防御壁を壊した、なんてバレたらますますまずいじゃいのよ。
「馬鹿はサガラじゃん」
「はぁ!? 人がせっかく来てやったのに、その態度はなんだよ」
「来てくれなんて頼んでないし」
「……」
無言になったサガラを見て我に返る。
あんなに会いたいと思っていたのに、何でいざ目の前に現れると、こんな可愛くないこと言っちゃうんだろう。

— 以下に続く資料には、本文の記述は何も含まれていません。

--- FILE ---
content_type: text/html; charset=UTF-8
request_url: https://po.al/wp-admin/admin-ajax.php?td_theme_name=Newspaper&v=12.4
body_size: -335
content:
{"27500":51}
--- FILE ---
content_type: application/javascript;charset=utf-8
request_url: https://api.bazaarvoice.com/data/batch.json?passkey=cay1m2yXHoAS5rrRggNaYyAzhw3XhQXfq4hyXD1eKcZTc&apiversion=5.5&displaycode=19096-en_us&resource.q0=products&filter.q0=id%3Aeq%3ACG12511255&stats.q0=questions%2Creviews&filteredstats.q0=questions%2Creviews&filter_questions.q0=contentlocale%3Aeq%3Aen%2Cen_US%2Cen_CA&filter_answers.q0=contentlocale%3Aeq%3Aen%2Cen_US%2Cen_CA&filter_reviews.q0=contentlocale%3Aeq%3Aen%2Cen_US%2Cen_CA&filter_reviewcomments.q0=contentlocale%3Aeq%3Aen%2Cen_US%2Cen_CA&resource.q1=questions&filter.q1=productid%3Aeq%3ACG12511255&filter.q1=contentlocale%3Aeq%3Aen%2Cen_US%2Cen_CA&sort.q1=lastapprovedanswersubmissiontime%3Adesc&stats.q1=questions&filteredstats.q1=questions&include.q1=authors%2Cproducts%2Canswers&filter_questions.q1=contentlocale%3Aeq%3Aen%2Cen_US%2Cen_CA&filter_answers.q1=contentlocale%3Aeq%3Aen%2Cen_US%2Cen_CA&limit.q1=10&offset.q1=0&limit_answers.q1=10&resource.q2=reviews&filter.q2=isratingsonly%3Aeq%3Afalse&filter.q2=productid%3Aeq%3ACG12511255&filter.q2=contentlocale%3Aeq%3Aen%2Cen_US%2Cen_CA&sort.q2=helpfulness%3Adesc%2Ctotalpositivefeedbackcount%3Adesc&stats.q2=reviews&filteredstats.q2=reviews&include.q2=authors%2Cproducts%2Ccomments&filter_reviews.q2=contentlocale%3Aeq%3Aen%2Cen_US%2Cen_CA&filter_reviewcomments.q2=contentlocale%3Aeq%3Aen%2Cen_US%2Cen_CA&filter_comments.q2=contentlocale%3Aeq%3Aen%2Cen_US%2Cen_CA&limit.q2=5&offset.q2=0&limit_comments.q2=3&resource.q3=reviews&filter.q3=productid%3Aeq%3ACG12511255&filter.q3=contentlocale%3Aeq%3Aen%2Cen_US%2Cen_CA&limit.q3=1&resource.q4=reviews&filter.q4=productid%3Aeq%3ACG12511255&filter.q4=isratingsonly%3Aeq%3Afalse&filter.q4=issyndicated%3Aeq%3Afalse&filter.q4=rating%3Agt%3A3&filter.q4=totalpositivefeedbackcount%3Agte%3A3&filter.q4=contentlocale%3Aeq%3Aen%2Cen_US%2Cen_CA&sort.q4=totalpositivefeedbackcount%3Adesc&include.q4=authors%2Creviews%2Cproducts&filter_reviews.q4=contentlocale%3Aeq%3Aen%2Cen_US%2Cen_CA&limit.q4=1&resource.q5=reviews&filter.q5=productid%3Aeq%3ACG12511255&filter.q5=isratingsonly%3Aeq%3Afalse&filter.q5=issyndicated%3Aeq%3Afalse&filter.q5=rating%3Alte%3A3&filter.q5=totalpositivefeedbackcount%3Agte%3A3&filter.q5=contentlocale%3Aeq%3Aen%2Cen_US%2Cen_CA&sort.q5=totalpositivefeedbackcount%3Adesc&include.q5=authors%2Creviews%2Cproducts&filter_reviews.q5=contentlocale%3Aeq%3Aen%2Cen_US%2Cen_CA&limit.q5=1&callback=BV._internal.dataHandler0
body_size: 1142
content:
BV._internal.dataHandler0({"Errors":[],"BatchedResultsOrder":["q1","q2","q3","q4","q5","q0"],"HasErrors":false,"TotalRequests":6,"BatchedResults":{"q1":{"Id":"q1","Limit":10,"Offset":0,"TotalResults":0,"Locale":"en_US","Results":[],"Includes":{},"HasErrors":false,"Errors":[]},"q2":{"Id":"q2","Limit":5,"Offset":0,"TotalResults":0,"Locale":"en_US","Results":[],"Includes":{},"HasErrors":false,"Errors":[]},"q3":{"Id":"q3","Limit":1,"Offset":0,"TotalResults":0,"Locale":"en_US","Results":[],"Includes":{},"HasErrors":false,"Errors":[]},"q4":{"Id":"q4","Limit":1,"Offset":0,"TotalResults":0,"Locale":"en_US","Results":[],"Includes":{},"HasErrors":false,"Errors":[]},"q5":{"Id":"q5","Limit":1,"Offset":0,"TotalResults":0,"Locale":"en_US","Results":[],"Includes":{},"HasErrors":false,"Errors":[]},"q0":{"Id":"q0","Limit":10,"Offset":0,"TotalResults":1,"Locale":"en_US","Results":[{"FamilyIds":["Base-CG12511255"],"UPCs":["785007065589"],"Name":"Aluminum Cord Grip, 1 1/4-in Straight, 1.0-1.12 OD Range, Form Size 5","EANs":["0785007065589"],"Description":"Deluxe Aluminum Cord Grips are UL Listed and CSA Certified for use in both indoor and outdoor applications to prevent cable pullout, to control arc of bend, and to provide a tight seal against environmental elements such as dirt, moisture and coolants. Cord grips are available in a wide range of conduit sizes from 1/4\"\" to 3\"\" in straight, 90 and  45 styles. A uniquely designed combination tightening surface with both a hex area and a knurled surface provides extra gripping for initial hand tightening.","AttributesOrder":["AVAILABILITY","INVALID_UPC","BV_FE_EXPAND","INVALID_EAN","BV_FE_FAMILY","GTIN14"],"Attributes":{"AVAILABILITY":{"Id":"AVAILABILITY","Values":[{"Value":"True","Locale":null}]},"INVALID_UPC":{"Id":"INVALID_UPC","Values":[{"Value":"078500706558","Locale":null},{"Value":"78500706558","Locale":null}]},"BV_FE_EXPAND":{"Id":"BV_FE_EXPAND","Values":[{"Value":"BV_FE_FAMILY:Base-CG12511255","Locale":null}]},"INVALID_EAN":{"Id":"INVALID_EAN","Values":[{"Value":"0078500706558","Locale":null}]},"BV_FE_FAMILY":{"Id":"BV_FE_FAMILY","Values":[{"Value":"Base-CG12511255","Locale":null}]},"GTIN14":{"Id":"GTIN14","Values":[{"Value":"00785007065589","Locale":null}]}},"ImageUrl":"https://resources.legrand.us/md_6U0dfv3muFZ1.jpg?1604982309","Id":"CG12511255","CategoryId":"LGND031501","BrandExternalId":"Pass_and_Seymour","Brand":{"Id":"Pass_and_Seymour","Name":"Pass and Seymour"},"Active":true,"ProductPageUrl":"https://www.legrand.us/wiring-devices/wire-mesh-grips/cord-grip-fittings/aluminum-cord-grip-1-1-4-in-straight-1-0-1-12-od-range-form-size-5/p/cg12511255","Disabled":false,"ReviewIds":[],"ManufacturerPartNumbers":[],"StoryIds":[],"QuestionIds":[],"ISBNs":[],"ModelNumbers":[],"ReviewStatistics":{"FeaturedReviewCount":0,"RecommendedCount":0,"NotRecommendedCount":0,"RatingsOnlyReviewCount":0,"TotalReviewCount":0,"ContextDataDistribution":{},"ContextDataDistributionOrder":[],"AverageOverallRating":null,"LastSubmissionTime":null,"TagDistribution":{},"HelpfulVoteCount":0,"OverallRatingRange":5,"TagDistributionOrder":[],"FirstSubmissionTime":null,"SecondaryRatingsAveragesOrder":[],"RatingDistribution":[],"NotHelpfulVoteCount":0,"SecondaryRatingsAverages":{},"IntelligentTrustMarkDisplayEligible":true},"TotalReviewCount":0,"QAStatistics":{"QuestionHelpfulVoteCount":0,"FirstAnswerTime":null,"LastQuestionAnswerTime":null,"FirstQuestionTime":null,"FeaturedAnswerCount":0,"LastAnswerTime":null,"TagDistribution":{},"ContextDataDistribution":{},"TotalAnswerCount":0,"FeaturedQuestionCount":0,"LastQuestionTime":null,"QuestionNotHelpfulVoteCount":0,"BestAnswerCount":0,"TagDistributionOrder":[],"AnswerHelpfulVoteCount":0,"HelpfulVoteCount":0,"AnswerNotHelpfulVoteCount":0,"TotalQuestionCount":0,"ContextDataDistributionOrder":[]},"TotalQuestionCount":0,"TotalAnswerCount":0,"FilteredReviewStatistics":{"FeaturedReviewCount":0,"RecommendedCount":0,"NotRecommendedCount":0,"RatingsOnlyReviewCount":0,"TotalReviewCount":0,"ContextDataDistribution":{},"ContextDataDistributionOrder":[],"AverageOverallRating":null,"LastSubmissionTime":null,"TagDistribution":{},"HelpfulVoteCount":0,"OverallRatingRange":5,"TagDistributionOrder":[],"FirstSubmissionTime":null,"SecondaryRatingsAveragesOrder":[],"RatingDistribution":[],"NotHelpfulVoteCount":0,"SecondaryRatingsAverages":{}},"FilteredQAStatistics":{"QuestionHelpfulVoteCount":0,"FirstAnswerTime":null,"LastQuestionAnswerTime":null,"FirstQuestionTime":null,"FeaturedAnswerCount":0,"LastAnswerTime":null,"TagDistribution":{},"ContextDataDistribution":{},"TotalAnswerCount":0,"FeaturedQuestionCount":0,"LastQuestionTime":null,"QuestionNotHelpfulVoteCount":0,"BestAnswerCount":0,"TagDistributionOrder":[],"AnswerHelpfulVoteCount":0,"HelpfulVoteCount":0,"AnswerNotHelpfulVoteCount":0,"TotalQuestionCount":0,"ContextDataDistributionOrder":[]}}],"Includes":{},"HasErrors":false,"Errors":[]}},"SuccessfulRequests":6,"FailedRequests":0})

ものすごい後悔が胸を渦巻くけれど、飛び出した言葉は回収できない。
「……」
サガラにつられて私も口を閉じると、その場は妙な沈黙が落ちる。
「確かに馬鹿は俺かもな……帰る」
一つ息を吐いてサガラは自嘲すると、テラスへと踵を返す。
「ダメ!!」
反射的に出て行こうとするサガラの黒マントを思い切り引っ張る。
「なんだよ。帰ってほしいんじゃねーのかよ」
サガラの苛立ちを含んだ問いに、大きく首を振る。
「そうじゃないよ。帰ってほしくない。ずっと会いたかったんだから」
そう言葉にしたら、気持ちの歯止めが効かなくて、言葉が勝手に口をつく。
「サガラやみんなに会いたくて。だけど、自分で決めたことだから、そんなこと言えないじゃん」
「……」
「サガラが来てくれて、本当はすごく嬉しかった」
「……」
「帰るなんて言わないで」
「……」
「もう少し一緒にいてよ」
「……」
「ムカつくのは分かるけど、何か言ってほしいんだけど……?」
顔を上げてサガラを見上げると、なぜかサガラは柱に手を付き、額を抑え込んでいる。
「……そういう顔は反則だろ」
「サガラ?」
「だー!! なんでもねーよっ。逃げないから放せよ」
「あ、ごめん」
そう言われて、握り締めていたマントを慌てて放す。
「いや。謝るのは俺だ。お前の都合も考えねーで悪かった」
「……サガラが素直で気持ち悪い」
「帰るぞ」
「嘘うそ! 今、お茶を入れるから、そこに座ってて」
いつの間にか、さっきまでの気まずさがなくなって、いつもの軽口になっていた。
何だかそれだけのことなのに妙に嬉しい。